TEKS EKSTRAKSI:
++++++++
Masyarakat Adat dan Perampasan Tanah Adat di Papua
Perampasan hak-hak masyarakat adat sering tejadi di Papua. Tanah-tanah adat dirampas untuk pembangunan transmigrasi, basis militer dan untuk kepentingan investor tanpa memberikan ganti rugi yang layak. Perampasan tanah-tanah adat ini tidak saja merusak ekonomi masyarakat yang mana mereka mengantungkan hidup dari tanah tersebut tapi juga merusak nila-nilai tradisi yang lama dipegang. Masyarakat Papua selalu menganggap tanah sebagai “IBU’ yang mana tanah itu memberikan perlindungan / memberikan makan dan menganggap “Sungai” sebagai “air susu” yang mengalirkan air kehidupan. Ketika masyarakat melawan, ingin mempertahankan hak dan nilai tradisi mereka, maka dituduh menghambat pembangunan dan menjadi bagian dari separatis. Alasan tersebut dipakai sebagai pembenaran untuk menindak keras atau menciptkan mata rantai kekerasan baru. Contoh kasus adalah perlawan suku Amungme terhadap kehadiran PT Freeport, yang merusak tanah dan lingkungan serta pencemaran sungai. Banyak orang terbunuh karena mencoba mempertahankan hak-hak SDA mereka seperti kasus di daerah-daerah pertambangan seperti Hoya, Agandi, dll. Kasus ini telah dilaporkan oleh Gereja dan diselidiki oleh Komnas HAM tahun 1995.
++++++++
DATA MASUKAN:
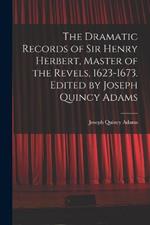 The Dramatic Records of Sir Henry Herbert, Master of the Revels, 1623-1673. Edited by Joseph Quincy Adams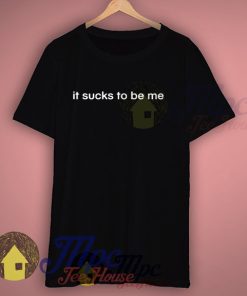 It Sucks To Be Me Lyrics T Shirt
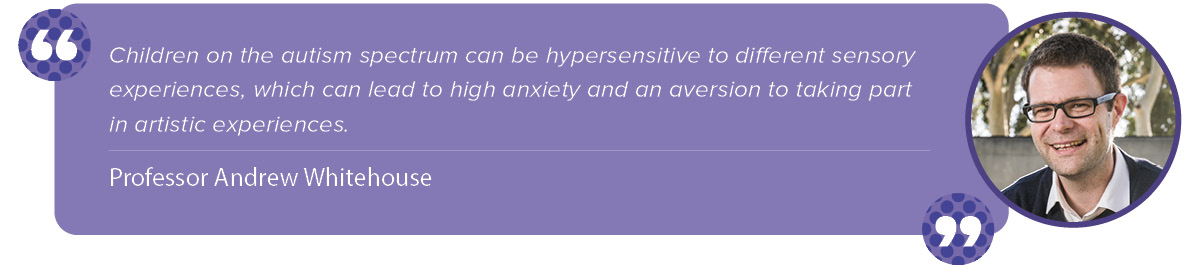 “Children on the autism spectrum can be hypersensitive to different sensory experiences, which can lead to high anxiety and an aversion to taking part in artistic experiences.” Andrew Whitehouse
++++++++
TUGAS:
1 - Jawablah pertanyaan berikut berdasarkan teks ekstraksi.
(a) Untuk kepentingan apa saja tanah adat dirampas?
(b) Sungai dianggap sebagai apa oleh masyarakat Papua?
(c) Suku mana yang melawan kehadiran PT Freeport?
2 - Ringkaslah paragraf teks ekstraksi yang diawali "Perampasan hak-hak masyarakat adat" dalam bentuk daftar berpoin tanpa menghilangkan fakta pokoknya.
3 - Tentukan apakah setiap pernyataan berikut sesuai dengan teks ekstraksi. Jawab ya atau tidak, lalu kutip kata-kata penentunya dari teks.
(a) Tanah adat dirampas dengan pemberian ganti rugi yang layak.
(b) Masyarakat yang melawan dituduh menghambat pembangunan.
(c) Komnas HAM menyelidiki kasus yang dilaporkan oleh Gereja pada tahun 2005.

KUNCI JAWABAN:
1 -
(a) Untuk pembangunan transmigrasi, basis militer, dan kepentingan investor.
(b) Sebagai "air susu" yang mengalirkan air kehidupan.
(c) Suku Amungme.

2 -
- Hak-hak masyarakat adat di Papua sering dirampas.
- Tanah adat diambil untuk transmigrasi, basis militer, dan investor tanpa ganti rugi yang layak.
- Perampasan ini merusak ekonomi masyarakat yang bergantung pada tanah dan juga merusak nilai tradisi.
- Masyarakat Papua memandang tanah sebagai ibu yang melindungi dan memberi makan, serta sungai sebagai air susu yang mengalirkan air kehidupan.
- Masyarakat yang melawan dituduh menghambat pembangunan dan dicap separatis. Tuduhan itu dijadikan alasan untuk menindak keras mereka.
- Contohnya adalah perlawanan suku Amungme terhadap PT Freeport, yang merusak tanah dan lingkungan serta mencemari sungai.
- Banyak orang terbunuh saat mempertahankan hak atas sumber daya alam, misalnya di Hoya dan Agandi.
- Gereja melaporkan kasus ini, dan Komnas HAM menyelidikinya pada tahun 1995.

3 -
(a) Tidak: "tanpa memberikan ganti rugi yang layak"
(b) Ya: "dituduh menghambat pembangunan dan menjadi bagian dari separatis"
(c) Tidak: "diselidiki oleh Komnas HAM tahun 1995"